Tout le monde pourra la télécharger

C’est à lui qu’incombe la tâche de développer les outils numériques de l’Etat, il pilote donc ce dossier. Il importe, en attendant, de multiplier les canaux de communication quand ces derniers possèdent des serveurs à l’étranger et qu’on ne connaît pas leur code source. Nos confrères de NextInpact ont pu en savoir davantage sur le sujet par l’intermédiaire d’Henri Verdier, Directeur interministériel du numérique et du système d’information de l’Etat français (DINSIC). L’idée est  de s’appuyer sur le projet Citalel du groupe Thales. Cela ne mobiliserait que quelques développeurs. Toujours selon NexInpact, la base du code source pourrait être empruntée à l’outil de communication de groupe Riot qui permet une communication chiffrée de bout en bout et s’appuie sur le protocole Matrix. 

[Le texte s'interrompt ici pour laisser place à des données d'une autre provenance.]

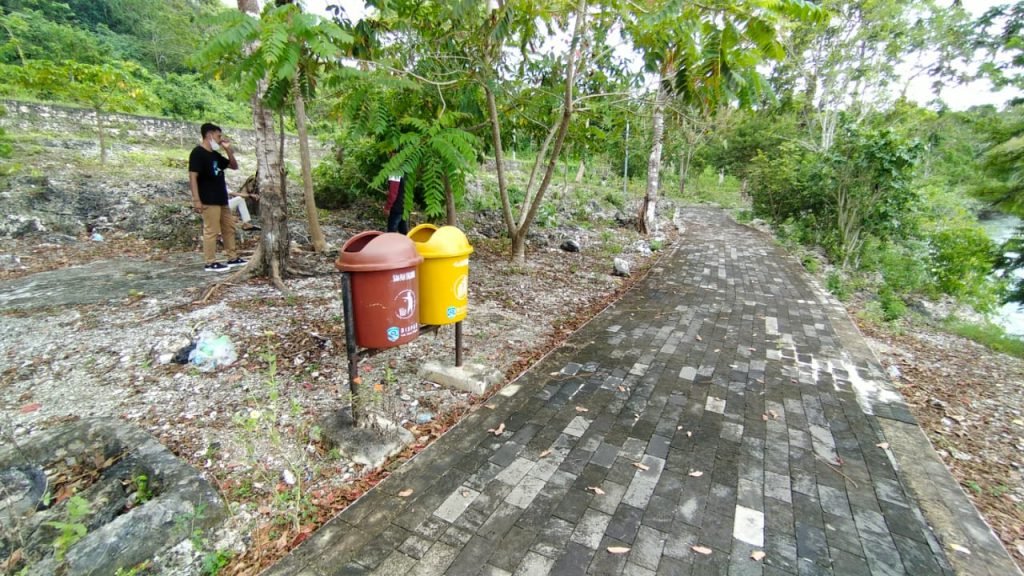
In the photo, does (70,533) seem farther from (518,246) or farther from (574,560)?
(518,246)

Mounir Mahjoubi a précisé ce matin que cette messagerie serait interne à l’Etat, ce qui n’exclut pas qu’elle soit téléchargeable aussi par le grand public et mise à disposition dans les magasins d’applications, comme l’évoque Henri Verdier. Une version alpha serait déjà en train d’être testée avec un lancement probable pour le mois de juillet.